[start of INPUT DATA]
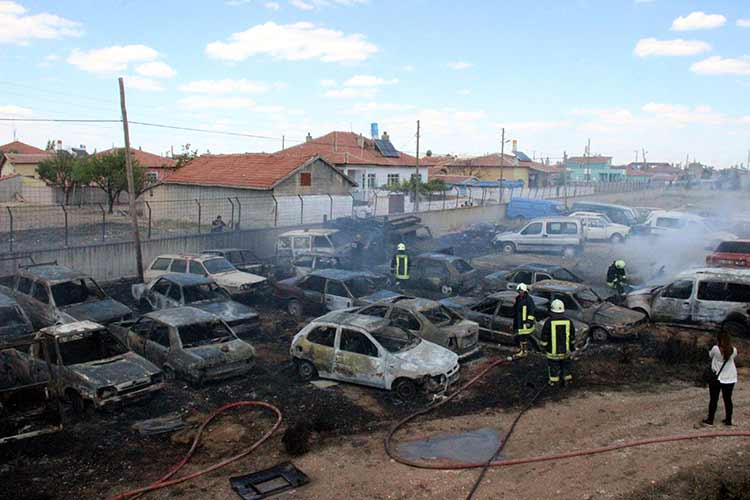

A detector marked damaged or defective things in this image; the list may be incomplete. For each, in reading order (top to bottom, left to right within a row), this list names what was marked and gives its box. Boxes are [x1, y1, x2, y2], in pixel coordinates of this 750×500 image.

charred vehicle [0, 292, 33, 346]
burned car [0, 292, 33, 346]
charred vehicle [0, 338, 62, 444]
burned car [0, 338, 62, 444]
charred vehicle [0, 262, 132, 328]
burned car [0, 264, 132, 330]
charred vehicle [12, 322, 164, 412]
burned car [11, 322, 165, 412]
charred vehicle [108, 306, 256, 384]
burned car [108, 306, 256, 384]
charred vehicle [129, 274, 258, 336]
burned car [134, 276, 262, 334]
charred vehicle [144, 254, 268, 296]
burned car [144, 254, 268, 296]
charred vehicle [201, 249, 272, 278]
charred vehicle [274, 270, 394, 316]
burned car [274, 270, 394, 316]
fire damage [1, 192, 750, 500]
charred vehicle [290, 310, 462, 400]
burned car [290, 310, 462, 400]
charred vehicle [354, 294, 482, 358]
burned car [354, 294, 482, 358]
charred vehicle [406, 254, 482, 296]
burned car [406, 254, 482, 296]
charred vehicle [440, 292, 592, 350]
burned car [440, 292, 592, 350]
charred vehicle [484, 264, 584, 294]
burned car [484, 264, 584, 294]
charred vehicle [528, 280, 648, 342]
burned car [528, 280, 648, 342]
charred vehicle [624, 266, 750, 336]
burned car [624, 266, 750, 336]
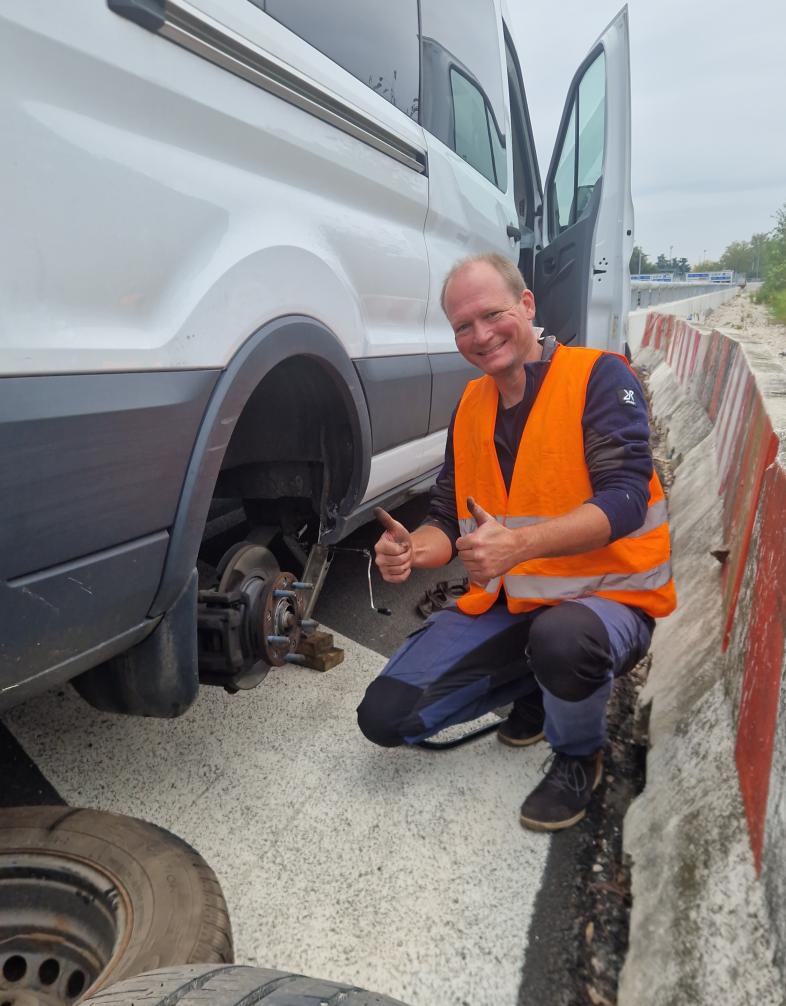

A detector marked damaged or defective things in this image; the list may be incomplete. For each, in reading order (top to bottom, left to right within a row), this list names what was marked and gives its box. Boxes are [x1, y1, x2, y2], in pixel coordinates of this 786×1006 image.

detached tire [0, 804, 231, 1001]
detached tire [79, 961, 410, 1001]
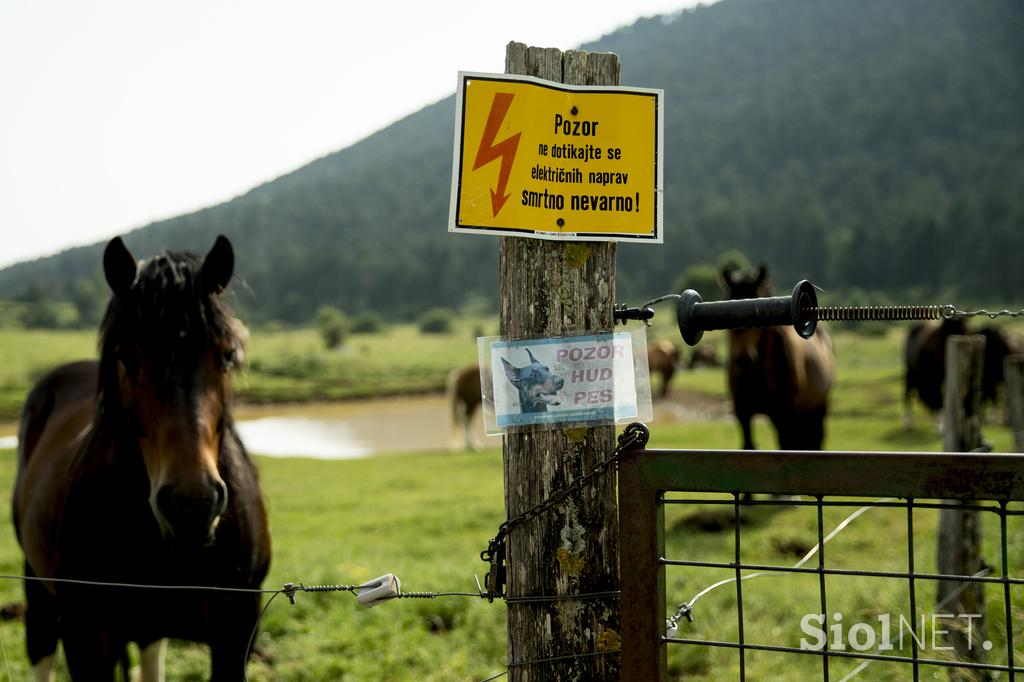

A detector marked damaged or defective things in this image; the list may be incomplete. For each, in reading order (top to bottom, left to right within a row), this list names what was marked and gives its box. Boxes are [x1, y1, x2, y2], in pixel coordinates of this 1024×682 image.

rusty metal frame [614, 446, 1024, 679]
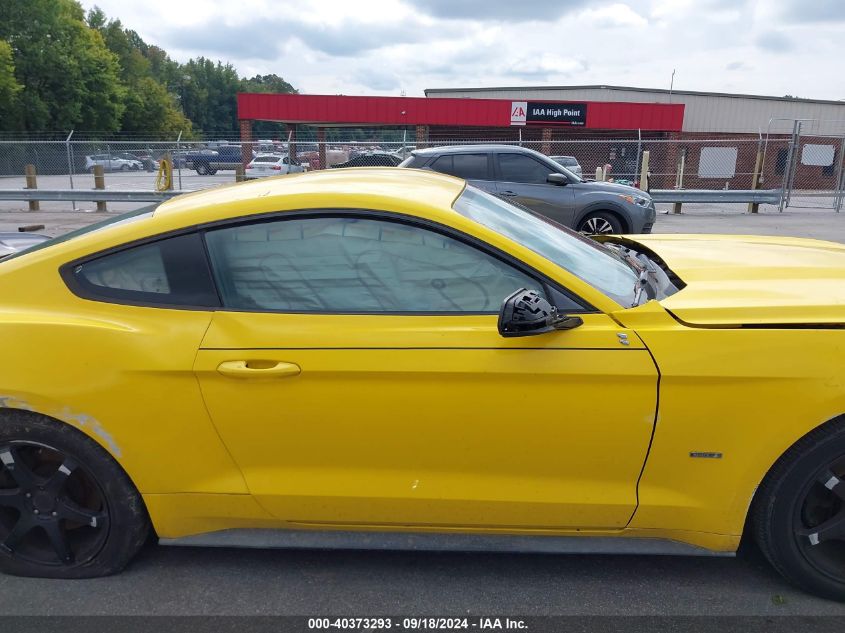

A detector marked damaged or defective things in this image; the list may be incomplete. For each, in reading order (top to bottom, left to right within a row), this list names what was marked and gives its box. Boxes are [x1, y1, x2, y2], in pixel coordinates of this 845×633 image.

damaged hood [604, 235, 844, 328]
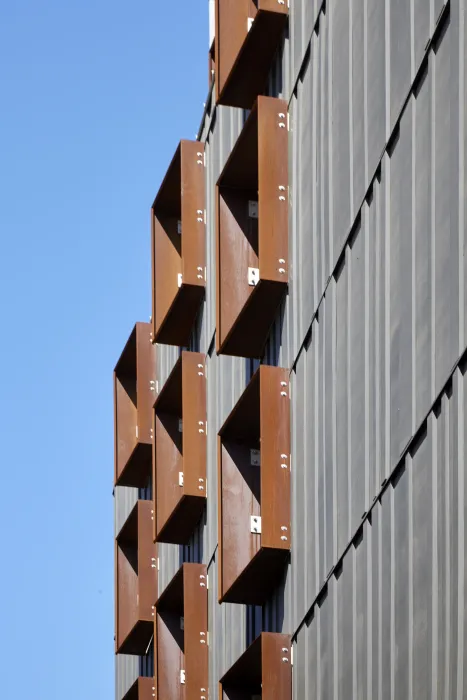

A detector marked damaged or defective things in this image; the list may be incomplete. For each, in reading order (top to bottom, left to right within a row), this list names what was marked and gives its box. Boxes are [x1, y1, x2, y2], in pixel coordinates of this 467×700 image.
[end of INPUT DATA]
### WHAT IS BEING ASKED
Give back all the lines above word for word, without the pictures.

### SOLUTION TO THIS EXERCISE
A detector marked damaged or defective things in this image; the list may be incomplete. For each, in reading order (top to bottom, left to right within a row), this list names what was marked and gives its box. Boxes are [x1, y1, x2, y2], in pixel coordinates of this 750×500 image.

charred vehicle [0, 292, 33, 346]
burned car [0, 292, 33, 346]
charred vehicle [0, 338, 62, 444]
burned car [0, 338, 62, 444]
charred vehicle [0, 262, 132, 328]
burned car [0, 264, 132, 330]
charred vehicle [12, 322, 164, 412]
burned car [11, 322, 165, 412]
charred vehicle [108, 306, 256, 384]
burned car [108, 306, 256, 384]
charred vehicle [129, 274, 258, 336]
burned car [134, 276, 262, 334]
charred vehicle [144, 254, 268, 296]
burned car [144, 254, 268, 296]
charred vehicle [201, 249, 272, 278]
charred vehicle [274, 270, 394, 316]
burned car [274, 270, 394, 316]
fire damage [1, 192, 750, 500]
charred vehicle [290, 310, 462, 400]
burned car [290, 310, 462, 400]
charred vehicle [354, 294, 482, 358]
burned car [354, 294, 482, 358]
charred vehicle [406, 254, 482, 296]
burned car [406, 254, 482, 296]
charred vehicle [440, 292, 592, 350]
burned car [440, 292, 592, 350]
charred vehicle [484, 264, 584, 294]
burned car [484, 264, 584, 294]
charred vehicle [528, 280, 648, 342]
burned car [528, 280, 648, 342]
charred vehicle [624, 266, 750, 336]
burned car [624, 266, 750, 336]

A detector marked damaged or defective things in this image; the list may be incomplete. For each, in reading order (top to bottom, left to right within a row), this list names what was marked and gives its box. Boxes are [x1, y1, x2, y2], in pixel coordinates of this 786×1006 image.

detached tire [0, 804, 231, 1001]
detached tire [79, 961, 410, 1001]

A detector marked damaged or defective things in this image; the list may be incomplete. For each, in reading order (top to bottom, left to right within a row), this list names what was marked and gives its box. Boxes are [x1, y1, x2, y2], in pixel coordinates of this 1024×682 image.

rusty metal frame [614, 446, 1024, 679]

A detector marked damaged or defective things in this image; the list may be incomplete. For each, in reading order (top to bottom, left to right within a row), this list names what was marked and gives its box. Boxes are [x1, y1, x2, y2], in pixel coordinates of this 845×633 image.

damaged hood [604, 235, 844, 328]

A detector marked damaged or defective things in this image; the list may be incomplete. For each, in reading order (top to bottom, left to right within a row), this list names what was marked and gives its box. Boxes are [x1, y1, x2, y2], in pixel coordinates of this 467×700 image.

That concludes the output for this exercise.